START Excerpt provided

Will writes critically of
capacious definitions of sexual assault that can include not only forcible sexual penetration but also nonconsensual touching.
Let’s pause to note something. Will is an excellent writer, and I think a very cautious one. Nowhere does he explicitly say that nonconsensual touching is not in fact sexual assault. And the term “capacious” is clinical and not inherently normative. But his essay as a whole is critical of expanding the pool of people classified as victims, so I don’t think there is a plausible reading of this clinical phrase that doesn’t conclude Will is critical of the capaciousness of the definition.
But it seems to me, although I am not a lawyer, that Will is quite ignorant of the legal meaning of the term assault. The online legal dictionary of Cornell University’s Legal Information Institute defines assault as follows:
1. Intentionally putting another person in reasonable apprehension of an imminent harmful or offensive contact. No intent to cause physical injury needs to exist, and no physical injury needs to result. So defined in tort law and the criminal statutes of some states.
Several elements of that definition stand out as critically relevant. One is the note that this is how assault is defined in tort law, that is, it is a common law definition of assault. That means it’s not a new-fangled definition, but one that has roots going back centuries. (The common law does evolve, and does develop new-fangled definitions now and then, but this definition of assault is of long-standing.)

END Excerpt provided

== About this task ==
In the excerpt about Will's view of sexual assault, which source supplies the quoted definition of assault?

START Information supplied

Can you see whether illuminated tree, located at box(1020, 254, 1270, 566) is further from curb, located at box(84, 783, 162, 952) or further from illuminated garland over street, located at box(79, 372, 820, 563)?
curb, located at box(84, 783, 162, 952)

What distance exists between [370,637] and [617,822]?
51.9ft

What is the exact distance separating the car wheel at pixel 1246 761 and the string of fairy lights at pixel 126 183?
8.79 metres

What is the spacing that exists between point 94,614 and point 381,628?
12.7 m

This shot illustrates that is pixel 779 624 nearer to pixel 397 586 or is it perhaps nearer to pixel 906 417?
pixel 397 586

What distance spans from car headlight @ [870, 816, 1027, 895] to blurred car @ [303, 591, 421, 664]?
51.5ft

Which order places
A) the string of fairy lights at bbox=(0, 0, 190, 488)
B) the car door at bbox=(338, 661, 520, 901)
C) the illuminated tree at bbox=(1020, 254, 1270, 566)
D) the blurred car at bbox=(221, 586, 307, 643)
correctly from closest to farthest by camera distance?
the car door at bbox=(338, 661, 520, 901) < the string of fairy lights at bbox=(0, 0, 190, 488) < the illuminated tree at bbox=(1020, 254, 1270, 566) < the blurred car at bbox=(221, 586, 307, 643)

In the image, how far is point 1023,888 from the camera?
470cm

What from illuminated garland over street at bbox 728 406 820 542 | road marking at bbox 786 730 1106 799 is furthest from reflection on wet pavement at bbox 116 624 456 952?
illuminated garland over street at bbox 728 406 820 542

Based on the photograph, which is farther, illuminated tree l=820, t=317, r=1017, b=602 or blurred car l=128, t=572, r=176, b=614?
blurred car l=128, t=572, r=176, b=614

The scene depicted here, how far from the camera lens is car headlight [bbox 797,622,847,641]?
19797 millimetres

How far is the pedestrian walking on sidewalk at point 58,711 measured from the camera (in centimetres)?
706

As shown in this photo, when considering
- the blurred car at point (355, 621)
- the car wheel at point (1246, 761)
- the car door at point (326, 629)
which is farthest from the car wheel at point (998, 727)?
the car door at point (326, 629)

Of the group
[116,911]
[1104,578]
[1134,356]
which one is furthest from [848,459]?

END Information supplied

== Worked solution ==
The online legal dictionary of Cornell University's Legal Information Institute.